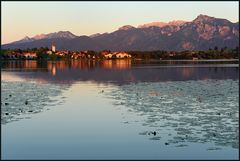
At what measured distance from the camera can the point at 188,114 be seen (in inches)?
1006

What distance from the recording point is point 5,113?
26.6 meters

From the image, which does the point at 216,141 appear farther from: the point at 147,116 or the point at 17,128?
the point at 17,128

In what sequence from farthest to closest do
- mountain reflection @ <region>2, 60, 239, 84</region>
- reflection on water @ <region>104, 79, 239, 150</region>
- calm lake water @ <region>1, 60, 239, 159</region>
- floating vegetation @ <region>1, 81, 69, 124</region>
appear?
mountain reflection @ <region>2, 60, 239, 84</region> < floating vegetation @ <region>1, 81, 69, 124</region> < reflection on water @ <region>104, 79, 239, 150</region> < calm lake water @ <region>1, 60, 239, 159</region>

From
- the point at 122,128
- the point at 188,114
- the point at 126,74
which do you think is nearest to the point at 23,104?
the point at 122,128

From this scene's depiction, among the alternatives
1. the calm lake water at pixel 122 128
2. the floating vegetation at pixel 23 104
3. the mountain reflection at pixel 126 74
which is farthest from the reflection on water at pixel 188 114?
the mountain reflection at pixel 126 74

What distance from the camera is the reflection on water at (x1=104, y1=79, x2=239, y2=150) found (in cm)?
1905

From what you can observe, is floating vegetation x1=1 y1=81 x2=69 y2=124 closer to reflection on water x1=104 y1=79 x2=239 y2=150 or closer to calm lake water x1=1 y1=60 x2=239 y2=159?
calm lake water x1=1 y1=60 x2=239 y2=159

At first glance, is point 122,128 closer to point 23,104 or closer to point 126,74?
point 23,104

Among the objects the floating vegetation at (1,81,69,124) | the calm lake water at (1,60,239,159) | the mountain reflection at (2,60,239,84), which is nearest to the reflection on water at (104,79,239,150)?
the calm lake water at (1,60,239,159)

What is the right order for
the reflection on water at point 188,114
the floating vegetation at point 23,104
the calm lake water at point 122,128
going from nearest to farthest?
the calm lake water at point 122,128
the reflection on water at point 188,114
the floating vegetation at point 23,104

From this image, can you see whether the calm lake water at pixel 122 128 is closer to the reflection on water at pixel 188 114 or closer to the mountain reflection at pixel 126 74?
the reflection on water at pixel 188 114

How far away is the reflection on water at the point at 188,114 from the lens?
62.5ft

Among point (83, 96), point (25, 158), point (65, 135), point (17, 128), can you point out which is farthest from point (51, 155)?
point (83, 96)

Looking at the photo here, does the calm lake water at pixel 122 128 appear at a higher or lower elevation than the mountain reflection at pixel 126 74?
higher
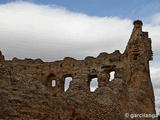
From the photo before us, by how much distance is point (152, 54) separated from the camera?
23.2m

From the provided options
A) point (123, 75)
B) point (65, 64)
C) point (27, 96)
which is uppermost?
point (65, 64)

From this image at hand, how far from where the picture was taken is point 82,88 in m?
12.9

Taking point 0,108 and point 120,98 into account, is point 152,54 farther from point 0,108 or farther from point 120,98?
* * * * * * *
### EXERCISE:
Locate "Among the objects" in the entries above. Copy, exactly and only, the lines from that line to the end, leaving out the pictures.

### EXERCISE ANSWER:
Among the objects the floating vegetation at (1,81,69,124) | the calm lake water at (1,60,239,159) | the mountain reflection at (2,60,239,84), which is nearest to the reflection on water at (104,79,239,150)?
the calm lake water at (1,60,239,159)

What is the right order for
the reflection on water at point 188,114
the floating vegetation at point 23,104
the calm lake water at point 122,128
going from nearest to farthest?
the calm lake water at point 122,128
the reflection on water at point 188,114
the floating vegetation at point 23,104

From this image, can you see whether the calm lake water at pixel 122 128 is closer to the reflection on water at pixel 188 114 or closer to the mountain reflection at pixel 126 74?
the reflection on water at pixel 188 114

How far away is the reflection on water at the point at 188,114 from the lens?
62.5ft

Among point (83, 96), point (25, 158), point (65, 135), point (17, 128), can you point out which is farthest from point (51, 155)?
point (83, 96)

Looking at the photo here, does the calm lake water at pixel 122 128 appear at a higher or lower elevation than the mountain reflection at pixel 126 74?
higher
From the photo before us, by how much distance is point (152, 54) separated from the camera?
23.2m

From the provided options
A) point (123, 75)
B) point (65, 64)
C) point (27, 96)
which is uppermost?
point (65, 64)

From this image at hand, how far from where the picture was taken is point 82,88 in m?
12.9

Taking point 0,108 and point 120,98 into account, is point 152,54 farther from point 0,108 or farther from point 120,98?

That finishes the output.